Throughout the season we have seen errors occurring on go pro 3's using the exact same settings, same footage standard and lengths, or at least close enough, but errors that are unexplainable to us.

The most common is during an edit Tandemvids will saying swoopwear has had a malfuction....and in the events log it's reporting "Invalid Media Object" ?

This morning I tried your one file solution, but I cannot even get pat the "Populating empty events" stage without Swoopware: Exception Logging saying that a malfunction has occurred.


We're pretty stuck at the moment as we need to push towards go pro as a standard but we are stuck in the dark ages with sony xc's.

Any help is appreciated.

Thanks
Jordan
wingglider
2015-01-06T12:08:16Z
<EventData>
<data>Swoopware.TandemVids.2011.1.5.0 Invalid media object.</data>
Mick Hardy
2015-01-06T20:49:06Z
TandemVids and Vegas certainly support GoPros. Try the latest version of TandemVids. Your version is very old. Install straight over the top. All settings and templates will remain intact.

http://www.swoopware.com/Downloads/Downloads.aspx 
Mick Hardy
2015-01-06T20:57:15Z
I had a similar issue recently when I offered remote support for a customer. After a little bit of investigation, it was revealed that despite saying nothing had changed, they had in fact updated from Windows 8 to 8.1.

Rendering crashes were regularly occurring and appeared to be random, intermittent and common across many different rendering engine templates, not purely the DVD and AC3 audio.

Turning off GPU Acceleration did make things slightly better but didn't fully rectify the issue. During the analysis, I discovered another setting inside the individual rendering engines within Vegas. This setting effectively overrides the GPU Acceleration setting and turns this feature back on. After customising the templates to turn this off, the issues were resolved. This lead me to try updating the video drivers.
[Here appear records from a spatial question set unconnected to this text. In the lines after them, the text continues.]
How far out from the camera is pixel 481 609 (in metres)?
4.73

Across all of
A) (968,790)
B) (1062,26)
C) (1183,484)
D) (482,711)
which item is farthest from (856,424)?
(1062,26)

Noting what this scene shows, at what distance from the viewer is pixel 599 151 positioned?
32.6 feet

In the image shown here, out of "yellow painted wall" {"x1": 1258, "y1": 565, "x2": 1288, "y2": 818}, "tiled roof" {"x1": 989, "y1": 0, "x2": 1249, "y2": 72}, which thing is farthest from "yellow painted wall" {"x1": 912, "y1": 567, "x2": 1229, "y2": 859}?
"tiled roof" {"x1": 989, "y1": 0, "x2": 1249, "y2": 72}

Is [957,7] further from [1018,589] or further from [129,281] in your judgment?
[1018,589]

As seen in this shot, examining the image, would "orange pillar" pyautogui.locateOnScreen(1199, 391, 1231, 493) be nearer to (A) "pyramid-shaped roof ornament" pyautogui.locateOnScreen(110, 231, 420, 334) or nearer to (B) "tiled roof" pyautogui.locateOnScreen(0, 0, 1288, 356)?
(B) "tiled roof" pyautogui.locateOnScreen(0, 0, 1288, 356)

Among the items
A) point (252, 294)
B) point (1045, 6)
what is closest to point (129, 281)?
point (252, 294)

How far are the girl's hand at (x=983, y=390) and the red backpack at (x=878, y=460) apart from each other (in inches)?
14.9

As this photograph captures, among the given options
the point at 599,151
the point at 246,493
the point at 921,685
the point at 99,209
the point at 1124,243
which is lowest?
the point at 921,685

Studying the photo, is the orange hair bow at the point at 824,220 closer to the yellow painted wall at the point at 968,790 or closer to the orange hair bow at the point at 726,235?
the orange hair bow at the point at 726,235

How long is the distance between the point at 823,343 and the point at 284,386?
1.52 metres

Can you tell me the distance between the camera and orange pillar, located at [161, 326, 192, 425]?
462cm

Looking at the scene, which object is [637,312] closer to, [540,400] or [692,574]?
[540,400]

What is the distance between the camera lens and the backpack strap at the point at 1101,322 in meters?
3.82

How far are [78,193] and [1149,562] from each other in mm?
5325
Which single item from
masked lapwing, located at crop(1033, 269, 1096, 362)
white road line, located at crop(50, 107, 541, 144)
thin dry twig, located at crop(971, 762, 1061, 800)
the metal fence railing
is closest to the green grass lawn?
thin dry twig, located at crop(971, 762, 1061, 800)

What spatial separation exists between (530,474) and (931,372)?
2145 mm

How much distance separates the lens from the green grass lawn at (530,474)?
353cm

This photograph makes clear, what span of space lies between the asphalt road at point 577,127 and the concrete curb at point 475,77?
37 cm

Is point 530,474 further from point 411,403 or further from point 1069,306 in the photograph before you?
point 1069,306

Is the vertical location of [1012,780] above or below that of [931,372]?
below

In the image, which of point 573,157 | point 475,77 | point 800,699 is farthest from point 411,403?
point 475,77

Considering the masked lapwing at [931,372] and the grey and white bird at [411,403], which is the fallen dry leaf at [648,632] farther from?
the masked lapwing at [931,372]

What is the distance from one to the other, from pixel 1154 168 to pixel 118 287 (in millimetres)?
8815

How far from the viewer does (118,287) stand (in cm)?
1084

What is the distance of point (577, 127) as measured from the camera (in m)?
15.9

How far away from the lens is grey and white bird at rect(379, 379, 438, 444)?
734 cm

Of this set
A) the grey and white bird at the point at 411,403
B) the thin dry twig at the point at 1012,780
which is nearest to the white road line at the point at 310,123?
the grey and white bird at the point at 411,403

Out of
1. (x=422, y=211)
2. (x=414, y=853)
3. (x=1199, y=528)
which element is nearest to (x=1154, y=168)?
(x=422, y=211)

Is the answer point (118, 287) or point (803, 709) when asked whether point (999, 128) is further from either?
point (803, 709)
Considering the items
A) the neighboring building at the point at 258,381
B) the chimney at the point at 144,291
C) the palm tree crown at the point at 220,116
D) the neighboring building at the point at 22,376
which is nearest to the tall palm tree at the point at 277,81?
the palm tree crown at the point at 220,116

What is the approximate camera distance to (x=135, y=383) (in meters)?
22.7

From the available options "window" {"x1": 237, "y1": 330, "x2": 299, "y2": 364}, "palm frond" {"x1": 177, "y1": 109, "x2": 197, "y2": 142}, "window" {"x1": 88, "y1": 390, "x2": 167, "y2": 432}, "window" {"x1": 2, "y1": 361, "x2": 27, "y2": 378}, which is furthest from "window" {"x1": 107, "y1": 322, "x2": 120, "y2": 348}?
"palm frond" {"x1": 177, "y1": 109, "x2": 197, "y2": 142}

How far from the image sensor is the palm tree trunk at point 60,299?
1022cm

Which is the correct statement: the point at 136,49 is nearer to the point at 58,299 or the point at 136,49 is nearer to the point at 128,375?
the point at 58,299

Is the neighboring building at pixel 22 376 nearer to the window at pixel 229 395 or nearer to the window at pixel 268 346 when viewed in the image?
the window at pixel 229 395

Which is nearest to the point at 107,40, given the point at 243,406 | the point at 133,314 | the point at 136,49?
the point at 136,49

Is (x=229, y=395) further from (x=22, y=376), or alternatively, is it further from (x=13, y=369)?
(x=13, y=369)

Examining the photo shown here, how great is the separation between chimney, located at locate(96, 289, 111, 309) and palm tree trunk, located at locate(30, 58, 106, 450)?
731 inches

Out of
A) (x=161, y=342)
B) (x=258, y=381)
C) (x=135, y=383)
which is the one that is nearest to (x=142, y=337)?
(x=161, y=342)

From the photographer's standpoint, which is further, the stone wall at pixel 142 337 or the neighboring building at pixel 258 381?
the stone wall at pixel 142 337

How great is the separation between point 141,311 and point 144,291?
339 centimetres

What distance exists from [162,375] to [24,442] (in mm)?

I downloaded the latest Windows 8.1 video drivers for the Intel integrated GPU and everything was magically fixed. I turned GPU Acceleration back on in the global settings and in the individual rendering templates. Rendering was much faster and stopped crashing. The issue has been fully resolved and their system is 100% stable.

Try the settings in the screenshots below and see if they resolve the issue.
Mick Hardy attached the following image(s):
Mick Hardy
2015-01-06T20:57:23Z
The post above is taken from another thread where random intermittent rendering crashes were occurring on a Windows 8.1 machine.

It's worth trying the suggestions given in that thread and seeing if they help the situation. I often work my way through issues like this when I logon to customer machines remotely. The steps I suggest in the thread linked below are detailed in screenshots but the exact procedure varies from system to system. Perseverance is the key. I'm pretty sure everyone resolves their issues eventually. I have several dropzones producing hundreds of videos per day without encountering these rendering issues.